Observable vs. R for data journalism

I’ve been using Observable at work for the best part of a year now, since being introduced to it properly by my colleague Ben. It’s an incredibly well-designed tool with a growing (and very friendly) community of developers and users. In this respect, it resembles my other favoured tool(s) for smaller-scale data analysis: R, and particularly the world of RStudio/the tidyverse.

The similarities are pretty striking, actually. Both tools allow you tap into a huge ecosystem of existing code (npm; CRAN); both include a charting library based on Leland Wilkinson’s Grammar of Graphics (1999) (Plot; ggplot2); both put an emphasis on notebook-style literate programming (Observable’s web interface; RMarkdown); both include collections of UI components that can be easily used for prototyping (Inputs; Shiny); perhaps most important, both were spearheaded by the developer of a wildly popular package for their host language, who now seems somewhat uneasy with his newfound fame (Mike Bostock; Hadley Wickham).
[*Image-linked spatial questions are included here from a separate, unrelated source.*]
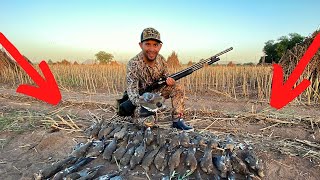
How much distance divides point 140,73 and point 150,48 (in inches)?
19.7

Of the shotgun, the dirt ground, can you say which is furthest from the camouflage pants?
the dirt ground

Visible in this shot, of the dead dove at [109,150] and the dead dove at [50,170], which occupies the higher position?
the dead dove at [109,150]

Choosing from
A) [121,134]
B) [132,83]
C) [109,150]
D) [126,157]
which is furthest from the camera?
[132,83]

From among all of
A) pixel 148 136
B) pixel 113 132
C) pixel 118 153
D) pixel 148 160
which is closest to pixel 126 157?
pixel 118 153

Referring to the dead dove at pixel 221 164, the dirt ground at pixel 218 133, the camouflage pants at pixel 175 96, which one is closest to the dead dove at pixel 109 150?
the dirt ground at pixel 218 133

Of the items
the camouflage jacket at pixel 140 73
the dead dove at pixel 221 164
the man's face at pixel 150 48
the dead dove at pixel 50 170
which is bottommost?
the dead dove at pixel 50 170

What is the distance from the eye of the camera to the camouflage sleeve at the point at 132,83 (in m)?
4.89

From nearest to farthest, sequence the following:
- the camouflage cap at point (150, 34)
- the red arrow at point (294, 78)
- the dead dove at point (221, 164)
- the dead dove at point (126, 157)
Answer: the dead dove at point (221, 164) → the dead dove at point (126, 157) → the camouflage cap at point (150, 34) → the red arrow at point (294, 78)

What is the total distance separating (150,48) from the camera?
4.83 meters

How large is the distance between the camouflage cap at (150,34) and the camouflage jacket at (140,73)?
0.47 m

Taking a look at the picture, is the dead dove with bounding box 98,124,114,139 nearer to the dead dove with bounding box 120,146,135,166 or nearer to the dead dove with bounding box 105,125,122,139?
the dead dove with bounding box 105,125,122,139

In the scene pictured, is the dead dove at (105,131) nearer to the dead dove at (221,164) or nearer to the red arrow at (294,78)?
the dead dove at (221,164)

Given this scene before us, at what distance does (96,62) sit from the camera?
60.5ft

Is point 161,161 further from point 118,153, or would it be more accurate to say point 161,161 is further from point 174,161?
point 118,153
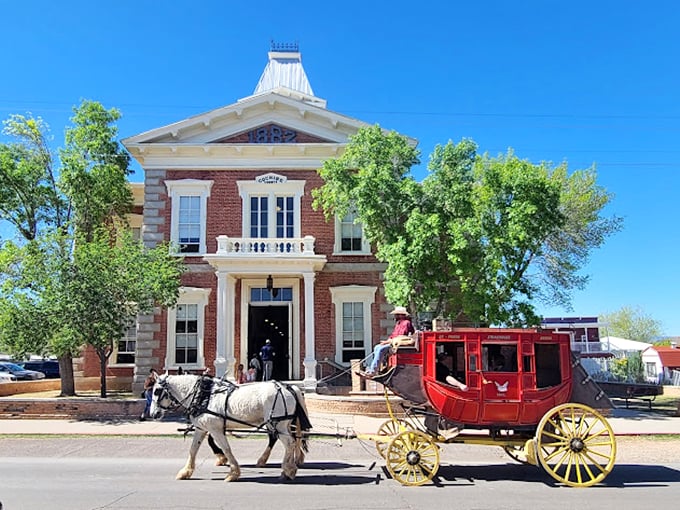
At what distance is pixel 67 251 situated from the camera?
58.9ft

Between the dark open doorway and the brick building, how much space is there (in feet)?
0.13

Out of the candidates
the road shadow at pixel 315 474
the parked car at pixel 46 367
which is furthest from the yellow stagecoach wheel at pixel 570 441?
the parked car at pixel 46 367

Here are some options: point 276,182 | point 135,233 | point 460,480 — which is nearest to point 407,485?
point 460,480

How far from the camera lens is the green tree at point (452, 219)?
57.9 feet

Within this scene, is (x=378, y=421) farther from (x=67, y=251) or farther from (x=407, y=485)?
(x=67, y=251)

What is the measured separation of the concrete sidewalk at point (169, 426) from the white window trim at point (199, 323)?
559 cm

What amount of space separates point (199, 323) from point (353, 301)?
595 cm

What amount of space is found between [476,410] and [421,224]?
933cm

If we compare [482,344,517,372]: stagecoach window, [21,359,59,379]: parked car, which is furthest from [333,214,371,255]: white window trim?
[21,359,59,379]: parked car

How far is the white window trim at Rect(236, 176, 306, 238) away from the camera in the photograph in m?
23.2

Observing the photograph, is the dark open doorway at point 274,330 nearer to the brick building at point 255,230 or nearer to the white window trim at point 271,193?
the brick building at point 255,230

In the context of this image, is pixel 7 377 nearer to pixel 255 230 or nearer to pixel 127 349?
pixel 127 349

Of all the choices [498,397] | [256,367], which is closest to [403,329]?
[498,397]

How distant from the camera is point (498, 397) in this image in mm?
9094
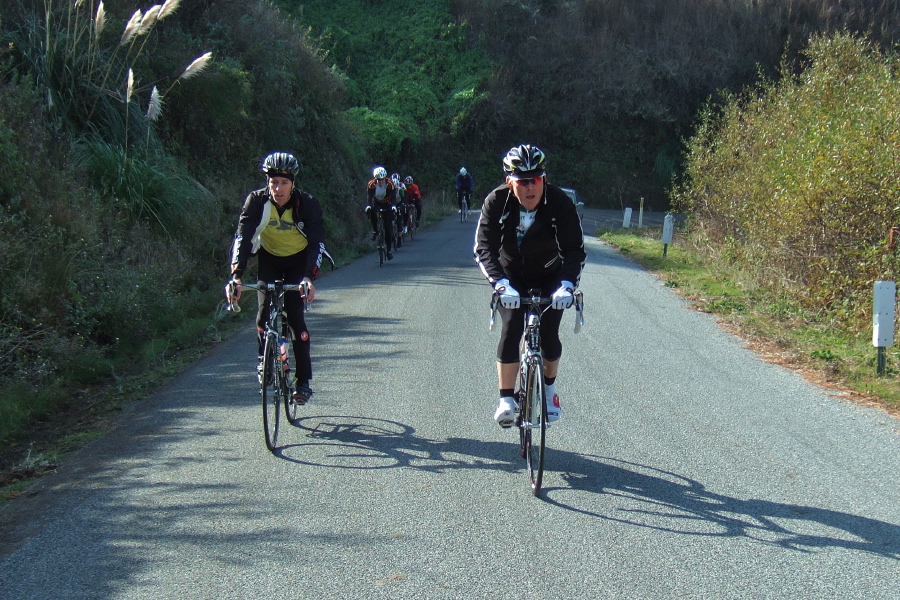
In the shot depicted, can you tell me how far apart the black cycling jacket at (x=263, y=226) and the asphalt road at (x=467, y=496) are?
1321mm

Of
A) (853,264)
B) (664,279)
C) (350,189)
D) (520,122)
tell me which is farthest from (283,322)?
Answer: (520,122)

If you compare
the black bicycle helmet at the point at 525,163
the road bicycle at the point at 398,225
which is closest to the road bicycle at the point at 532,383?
the black bicycle helmet at the point at 525,163

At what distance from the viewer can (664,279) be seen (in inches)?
651

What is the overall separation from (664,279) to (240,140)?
10.3 metres

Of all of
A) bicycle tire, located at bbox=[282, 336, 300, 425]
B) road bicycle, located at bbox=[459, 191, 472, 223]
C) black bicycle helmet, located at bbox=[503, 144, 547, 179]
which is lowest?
bicycle tire, located at bbox=[282, 336, 300, 425]

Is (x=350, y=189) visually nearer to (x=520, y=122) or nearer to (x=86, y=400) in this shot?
(x=86, y=400)

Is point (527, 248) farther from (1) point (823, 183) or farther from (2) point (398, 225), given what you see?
(2) point (398, 225)

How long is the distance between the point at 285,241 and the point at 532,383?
7.75 feet

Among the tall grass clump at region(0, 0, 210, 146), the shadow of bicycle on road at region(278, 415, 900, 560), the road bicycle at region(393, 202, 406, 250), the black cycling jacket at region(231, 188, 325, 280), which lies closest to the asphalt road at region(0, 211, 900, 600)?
the shadow of bicycle on road at region(278, 415, 900, 560)

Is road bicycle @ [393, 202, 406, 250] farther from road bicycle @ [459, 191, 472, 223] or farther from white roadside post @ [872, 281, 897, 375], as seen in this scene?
white roadside post @ [872, 281, 897, 375]

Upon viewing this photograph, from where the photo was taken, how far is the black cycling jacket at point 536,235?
5531 mm

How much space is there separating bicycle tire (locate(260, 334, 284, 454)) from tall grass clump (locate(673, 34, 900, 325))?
748 centimetres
Despite all these similarities, I have encountered a few pain points. Rather than touting Observable’s advantages (ease of sharing notebooks in a team, working directly with JSON, etc.), I thought it might be worth running through my top three frustrations and giving the solutions I’ve come up with, in case they’re useful to others making the same move.

Browser security rules

An Observable cell showing a networking error

Without a doubt, the biggest pain in the proverbial when switching from local R scripts to Observable’s web interface has been dealing with modern web browsers’ (sensible) rules around networking and security. Want to quickly scrape something from a Brazilian provincial government website that doesn’t use HTTPS? No can do! How about an API that doesn’t serve CORS headers? You’re out of luck.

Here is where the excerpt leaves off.